Permalink
Switch branches/tags
Nothing to show
Find file
Fetching contributors…
Cannot retrieve contributors at this time
250 lines (172 sloc) 9.46 KB

Map versus GNU Parallel

Here's a feature comparision of map versus GNU parallel, mostly using examples in their man page.

Note that GNU parallel appears to have an unholy obsession with files that have funky names, like filenames with newlines in them. One of their examples is a file called My brother's 12" records (no comments from the peanut gallery please!).

In real life, if you have a file with a newline or a double quote (or combination of quotes) in it, it's more likely someone trying to attack you than anything else. See Appendix 1 in the main documentation for a longer rant on this.

Summary

Anyway, the main man page has 48 examples (as of 2015-11). Here are some meta-comments about those examples that didn't translate cleanly (or in some cases didn't translate at all) in map:

  • Cartesian product: Map can do that by piping to another map (probably ad infinitum), but on the rare occasions I have needed them, I used a very simple program; see Appendix 1 (it's small enough that I can -- if I ever feel the need -- roll it into map, too). Almost all of the examples involving CPs can be done using that, with the final result piped to map's delimiter mode; see example 13 below.

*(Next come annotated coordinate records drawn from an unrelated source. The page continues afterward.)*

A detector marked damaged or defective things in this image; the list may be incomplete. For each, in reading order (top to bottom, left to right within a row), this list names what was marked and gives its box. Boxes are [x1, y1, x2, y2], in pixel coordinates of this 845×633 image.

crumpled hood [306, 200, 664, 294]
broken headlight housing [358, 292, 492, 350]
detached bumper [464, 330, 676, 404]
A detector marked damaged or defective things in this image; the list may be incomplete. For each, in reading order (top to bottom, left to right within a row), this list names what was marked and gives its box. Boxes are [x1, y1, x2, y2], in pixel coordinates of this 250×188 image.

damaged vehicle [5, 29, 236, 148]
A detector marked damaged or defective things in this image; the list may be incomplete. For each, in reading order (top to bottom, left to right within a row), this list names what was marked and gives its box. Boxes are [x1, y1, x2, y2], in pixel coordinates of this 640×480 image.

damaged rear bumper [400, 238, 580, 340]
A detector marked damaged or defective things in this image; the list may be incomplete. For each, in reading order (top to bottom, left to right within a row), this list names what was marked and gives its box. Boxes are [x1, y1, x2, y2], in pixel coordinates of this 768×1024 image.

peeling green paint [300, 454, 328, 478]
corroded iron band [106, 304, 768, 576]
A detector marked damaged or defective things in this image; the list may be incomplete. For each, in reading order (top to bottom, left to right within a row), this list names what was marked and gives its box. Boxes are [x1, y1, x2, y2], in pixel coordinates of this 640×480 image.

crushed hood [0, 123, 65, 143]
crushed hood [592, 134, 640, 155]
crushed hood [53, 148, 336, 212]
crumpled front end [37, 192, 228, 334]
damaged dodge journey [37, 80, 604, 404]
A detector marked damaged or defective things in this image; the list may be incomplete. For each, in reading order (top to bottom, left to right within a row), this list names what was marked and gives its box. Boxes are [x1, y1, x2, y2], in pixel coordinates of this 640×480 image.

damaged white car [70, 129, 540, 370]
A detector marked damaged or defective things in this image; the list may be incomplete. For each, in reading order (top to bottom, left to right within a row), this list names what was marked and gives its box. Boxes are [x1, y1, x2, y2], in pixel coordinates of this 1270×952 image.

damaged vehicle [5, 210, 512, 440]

  • Embedding perl code: we don't do that, but it can't be that hard, if needed. If someone sends me a really convincing -- as in, not contrived -- use case I will probably add it.

  • Grouping output lines: I have never come across a case where I want parallelism as well as ordered output. On the rare cases that I did, I just add | tail -9999 to the command template; works fine.

  • Tagging output lines: Even rarer than the above. If needed, I would probably just add | sed -e "s/^/% /".

  • Keep output order same as input: Again, I never needed that and parallelism. Unlike the previous two examples, I don't have a ready alternative either. So this is definitely something I may look into if I ever see the need (or someone asks).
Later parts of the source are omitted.